Buster Keaton's The General
is in the very odd position of being one of the classic silent comedies,
while also being one of the least typical. When Keaton made it towards the
end of the silent era, fast-paced panto-mimic comedy had become commonplace.
Commonplace, that is, to audiences of the 20's. To us, today, the best of it
seems not only incredibly ingenious and funny, but also truly creative. But
look at any magazine of the late 20's, and you will find any number of great
visual comedies being passed off as "just more of the same," while
pedestrian little situation comedies, relying on lengthy dialogue titles and
involved plotting, were rating rave reviews for being "different" and
This demand for something new in
comedy may have been what prompted Keaton to make The General. Far
from being a mere answer to a public demand, it is still full of fine
pantomime and visual comedy. But it is slower-paced than any other Keaton
comedy, the gags are more deliberately spaced, and there's far more
substance to the story. Luckily, the story is so good on its own, and so
well handled, that the reduced comedy content is amply compensated for.
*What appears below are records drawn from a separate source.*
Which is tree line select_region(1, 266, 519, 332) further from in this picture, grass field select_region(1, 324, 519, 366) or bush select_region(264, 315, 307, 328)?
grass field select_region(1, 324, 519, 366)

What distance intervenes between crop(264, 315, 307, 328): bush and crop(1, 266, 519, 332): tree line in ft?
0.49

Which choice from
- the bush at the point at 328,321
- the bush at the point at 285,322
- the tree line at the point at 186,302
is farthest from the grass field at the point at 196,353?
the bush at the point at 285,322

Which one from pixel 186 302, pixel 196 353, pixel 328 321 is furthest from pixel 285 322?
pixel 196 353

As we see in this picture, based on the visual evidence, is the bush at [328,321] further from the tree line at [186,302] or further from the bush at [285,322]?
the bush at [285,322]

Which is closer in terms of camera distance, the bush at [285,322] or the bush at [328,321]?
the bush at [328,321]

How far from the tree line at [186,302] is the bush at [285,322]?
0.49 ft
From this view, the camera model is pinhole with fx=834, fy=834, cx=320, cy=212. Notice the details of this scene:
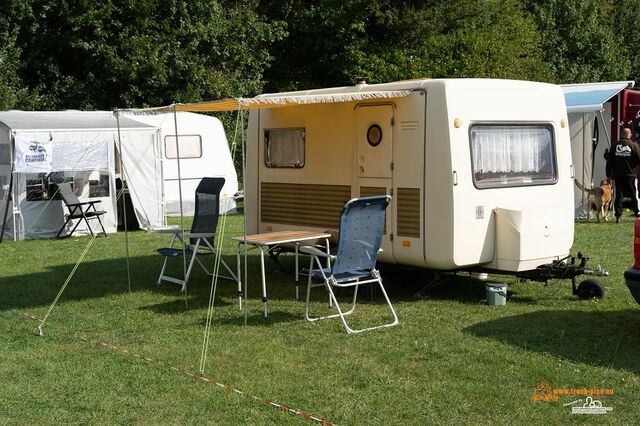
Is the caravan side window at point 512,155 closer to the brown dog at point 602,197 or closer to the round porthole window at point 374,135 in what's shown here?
the round porthole window at point 374,135

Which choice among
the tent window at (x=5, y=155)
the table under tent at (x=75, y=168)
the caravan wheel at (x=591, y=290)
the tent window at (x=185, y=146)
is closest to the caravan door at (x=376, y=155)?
the caravan wheel at (x=591, y=290)

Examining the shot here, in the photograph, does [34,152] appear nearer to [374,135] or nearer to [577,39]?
[374,135]

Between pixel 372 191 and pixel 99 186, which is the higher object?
pixel 372 191

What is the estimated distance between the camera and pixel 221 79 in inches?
873

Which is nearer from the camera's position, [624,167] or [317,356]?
[317,356]

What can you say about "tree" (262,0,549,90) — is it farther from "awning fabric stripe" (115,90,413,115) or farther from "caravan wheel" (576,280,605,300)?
"caravan wheel" (576,280,605,300)

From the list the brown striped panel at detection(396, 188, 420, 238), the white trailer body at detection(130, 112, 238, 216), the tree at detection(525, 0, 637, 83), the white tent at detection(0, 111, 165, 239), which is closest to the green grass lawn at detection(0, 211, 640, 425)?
the brown striped panel at detection(396, 188, 420, 238)

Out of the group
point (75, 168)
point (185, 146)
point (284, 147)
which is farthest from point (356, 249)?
point (185, 146)

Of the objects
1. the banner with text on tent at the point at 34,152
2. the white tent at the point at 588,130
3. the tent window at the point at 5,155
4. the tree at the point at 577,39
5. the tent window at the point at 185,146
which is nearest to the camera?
the banner with text on tent at the point at 34,152

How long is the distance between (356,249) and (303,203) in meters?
2.01

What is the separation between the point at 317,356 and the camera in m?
6.04

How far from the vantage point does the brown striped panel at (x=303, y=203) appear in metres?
8.45

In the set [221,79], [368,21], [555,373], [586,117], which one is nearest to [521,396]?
[555,373]

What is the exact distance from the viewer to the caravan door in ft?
26.1
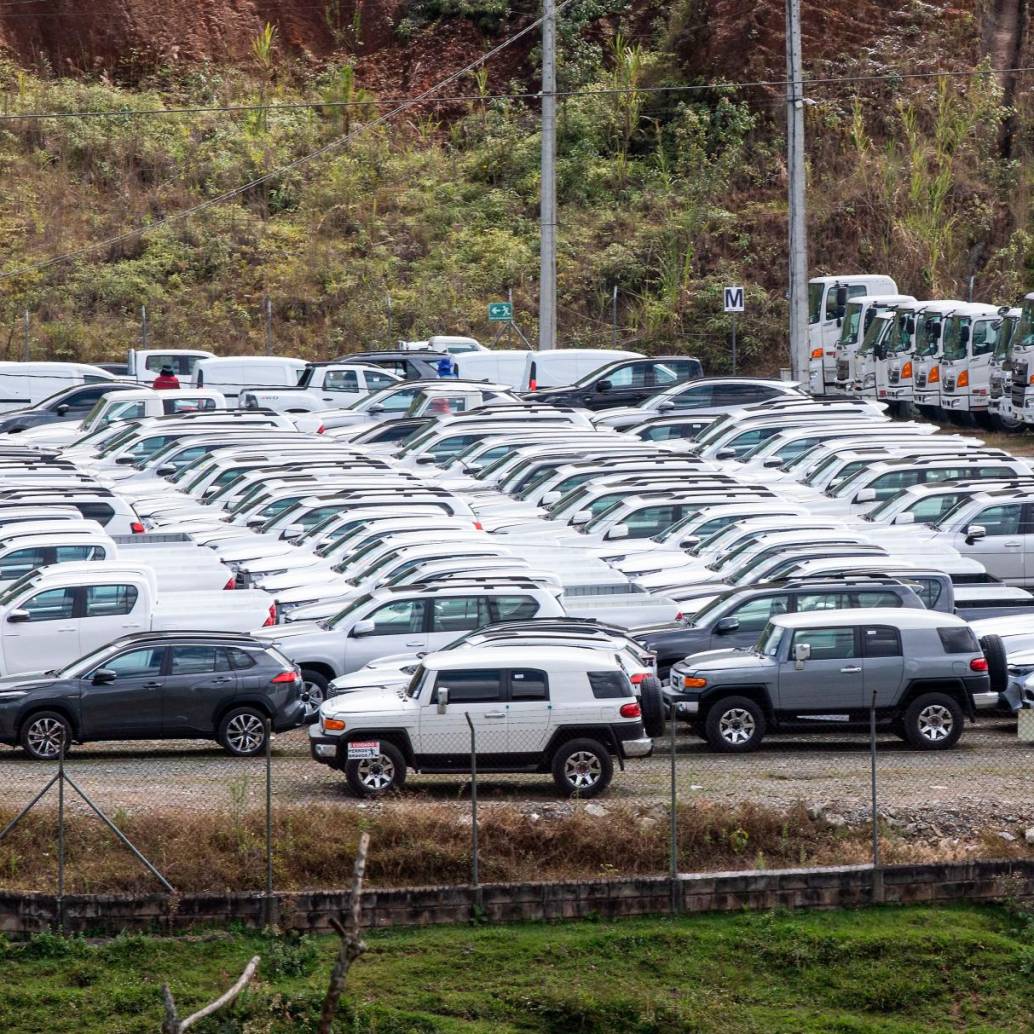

And we should explain that even with fewer laughs
than usual, it was still funnier than any three or four of today's comedies
The General refers not to
Keaton, but to his locomotive, and the story is essentially a true one—the
the daring Civil War raid led by Captain Anderson, a Northern spy who
penetrated Southern lines to steal a locomotive and wreck communications.
Walt Disney told this same story—quite seriously—in his The Great Locomotive
Chase. And yet despite its comic content, despite having hundreds of soldier
extras acting like the Keystone Cops, Keaton's version was an exciting
thriller too-and spun a pretty lucid account of the adventure.
The climactic battle
scene was staged on a mammoth scale worthy of Griffith, and was
exceptionally well photographed. The film ran for eight reels, and seven of
those reels were devoted to a chase—first of all, Buster chasing the spies,
and then the spies chasing Buster! No movie chase has ever been sustained so
long, so successfully, or with such an expert intermingling of genuine
thrills and hilarious comic situations.
The funniest single moment in
the film must surely be the most expensive gag on record. 'To cut off the
Northern pursuit, Buster has set fire to an enormous trestle-bridge spanning
a wide river. By the time the locomotive, with its cargo of munitions and
troops, arrives on the scene, the bridge is blazing merrily. The engineer
hesitates, when along comes a Northern officer with a hundred or more
mounted soldiers. "That bridge isn't burned enough to stop you," he says.
'You go ahead, and we'll ford the river."
As the cavalry descend into the
valley, the train puffs confidently forward onto the now-swaying bridge.
Half way across, it gives way, and train and bridge plunge into the river in
a holocaust of hissing steam, burning timbers, exploding shells, and
struggling men. From this carnage, there is a quick cut to a close-up of the
bewildered officer who gave the order. His expression shows quite plainly
that he is not at all concerned at the havoc he has caused, but is just
annoyed at having been shown to be wrong! Petulantly, be orders his
men to advance. A scene that plays much better than it reads, it remains one
of the screen's highpoints of purely visual comedy.
And The General, sadly,
represents just about the last really great comedy of the silent screen. It
was co-directed by Keaton and his old friend Clyde Bruckman, who came to a
particularly tragic end in the mid-1950's. Broke, depressed, believing
himself forgotten and unwanted, he borrowed Keaton's gun and shot himself in
a Hollywood restaurant. He was unaware that The General was still
studied, and enjoyed, the world over as a masterpiece of screen comedy.